At the sale, I managed to put together 8 large commemorative sports diecast vehicles, about a dozen Hotwheels and Matchbox vehicles on the card, 3 childrens' Mickey Mouse caps, and a pink baseball cap U Wisconsin, with the logo W on it all for a little over $40. I lugged these through the long and slow check out line, establishing very brief camaraderie friendships with those near me in line. These are all really not antique toys; they are new in the box. So no doubt they will be left for my children to decide what to do with as much of my toy collection will be. I have oft pondered what will happen to all my toys that I love so much. I have a catalog of most of my collection with possible value, obtained from researching ebay. Only a few of my toys are worth values in the double digits, but I love them all, even the little Pokey and Gumby rubber figures. In my catalog, toys that belonged to family members are identified as having high levels of sentimental values. But I know that when something happens to me, my children will only have time to get an estate sale company in here and these antigue toys that I so love will be stacked up and pawed over by lines of people , just as I saw in the Kettle Morraine ranch house and my toys will be distributed far and wide. I have contemplated putting little red sticker dots on the toys that do have sentimental value so that my children can identify them in case they do want to keep those toys that have been in the family for 3 or 4 generations--at least they could make this choice. I have even comtemplated opening a toy museum where all these toys would be kept together. It is interesting that I may find myself in the same position as this gentleman out in Mukwonago. I just hope that the people waiting in the line to get in and the people pawing through all the stuff form some short friendships while they discuss the owner of all this stuff -- me.

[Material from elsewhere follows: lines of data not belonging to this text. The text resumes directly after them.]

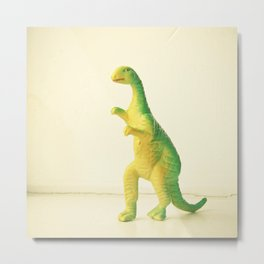 Dinosaur Attack Metal Print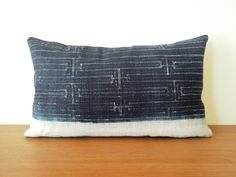 "12""x20"" Hmong Lumbar Indigo Tribal Batik Hemp Pillow Cover, Ethnic Hand Print Pillow Case, Boho Chic Cushion Cover"
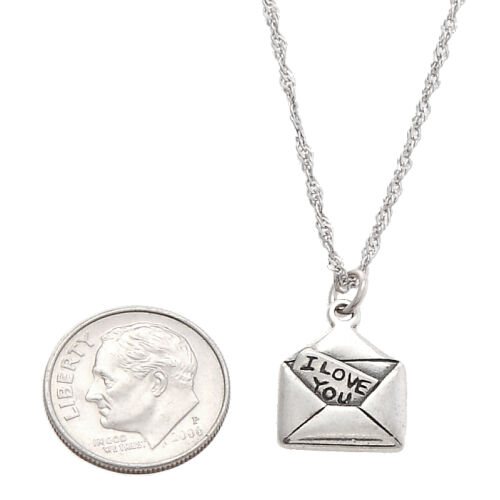 STERLING SILVER ONE SIDED LOVE LETTER CHARM WITH THIN SINGAPORE CHAIN NECKLACE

These model vehicles above are modern collectibles tht I have owned for some years. The historic Coca Cola truck was purchased. The other two were gifts from pharmaceutical companies before it was politically incorrect to accept such gifts.
And here is a photo of one the more lovable toys in my collection, flexable rubber figures, Gumby and Pokey, circa 1960s. These characters were featured in TV series for 35 years. The original videos were made with animated clay figures of the star characters.